Just because there were no marks on the bolts, he totally dismissed the
possibility they might be new and newly painted.”
    “Well he’s not the sharpest knife in the drawer,”
Woods pointed out.
    “So what drew your attention to the possibility the
cage may have been dismantled? Was it the reflective tape?”
    Woods nodded slowly. “And the fact that the cone was
out of sync with the others. I concentrated on the traffic and, because of the
average speed cameras, ninety-nine per cent of vehicles are travelling at
50mph. I imagined dropping an item on random cars as they passed the marker,
and each time I got the impression it would have gone straight through the
windscreen. Then, I closely inspected the caging and spotted those tiny cracks
in the paintwork where the meshing had been bent.”
    “I’m impressed.”
    “The question is, who would go to the trouble of
disguising their actions, selecting the most difficult bridge that you could
imagine, and then leave a calling card in the knowledge it might never be
found?

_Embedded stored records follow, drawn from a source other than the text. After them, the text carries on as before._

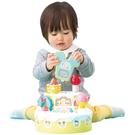 迪士尼幼兒 米奇與他的朋友生日派對蛋糕(英語學習)_DS89913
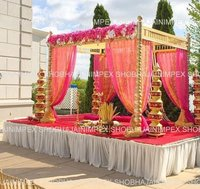 Traditional Sankheda Wedding Mandap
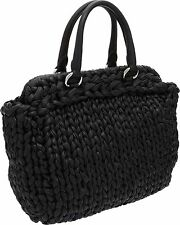 $4650 PRADA RUNWAY BRAIDED WOVEN NAPA BLACK LEATHER HANDBAG PURSE BAG PRISTINE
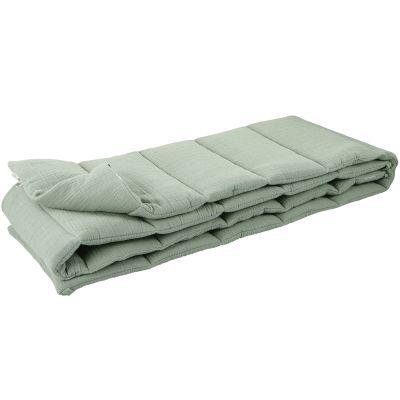 Tour de lit Bliss Olive (pour lits 60 x 120 cm ou 70 x 140 cm)  par Trixie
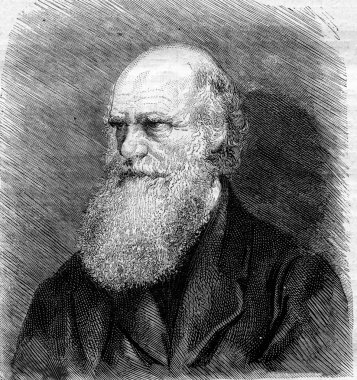 Charles Darwin died in April of 1882 after a photograph, vintage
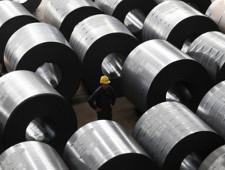 Экспорт стальной продукции из РФ на Украину вырос на 9,3% в 2017 году - Новости таможни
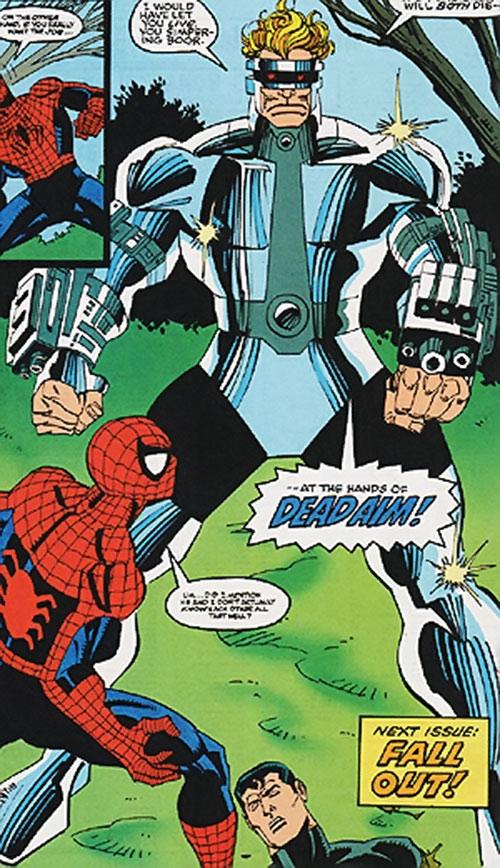 Dead Aim (Marvel Comics) vs. Spider-Man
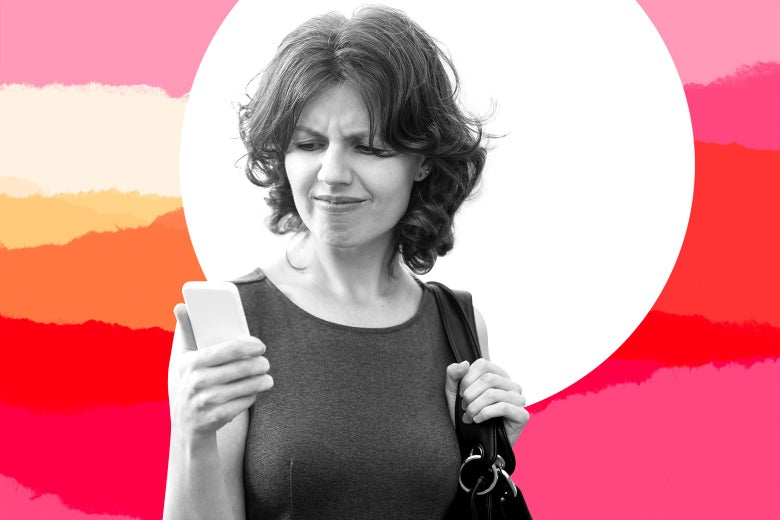 Photo illustration of a mom looking with anger at a cellphone.
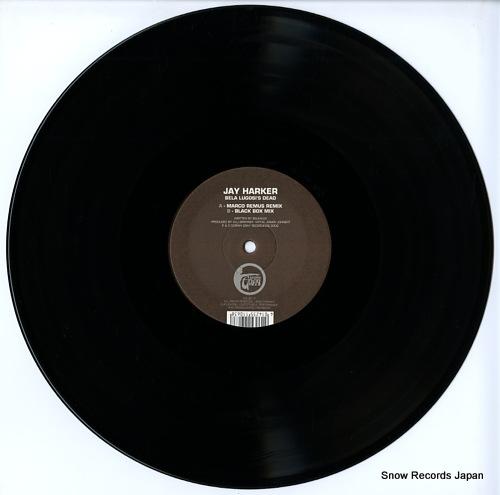 HARKER, JAY bela lugosi's dead DG001 - disc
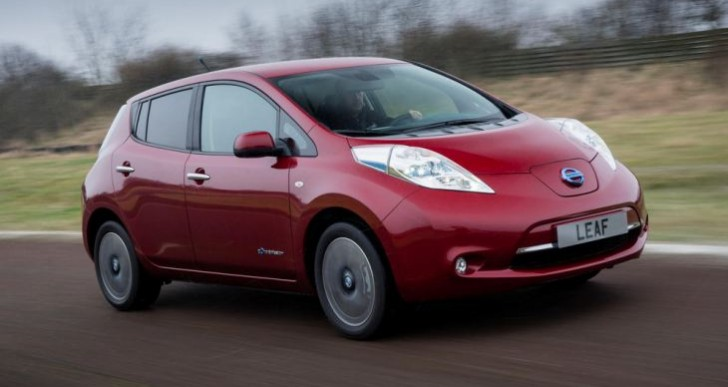 Nissan Leaf price increase in 2014 for inflation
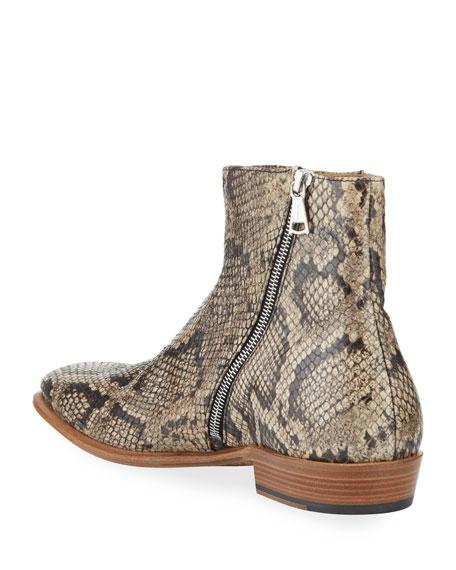 John Varvatos Men's Lewis Python-Print Side-Zip Boots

If it had been up to Greenwood we’d be looking for someone who’d thrown
the drain cover from the side of the carriageway.”
    “Maybe he,” she paused, “assuming it is a he.”
    Woods waited. He sensed she was concentrating.
    “Half of the bridge is unseen by cameras.”
    “True.”
    “The roadworks are keeping the speed of vehicles at
50mph.”
    “Yes.”
    “And there are only two lanes open thus reducing the
number of lanes the target vehicle would be in.”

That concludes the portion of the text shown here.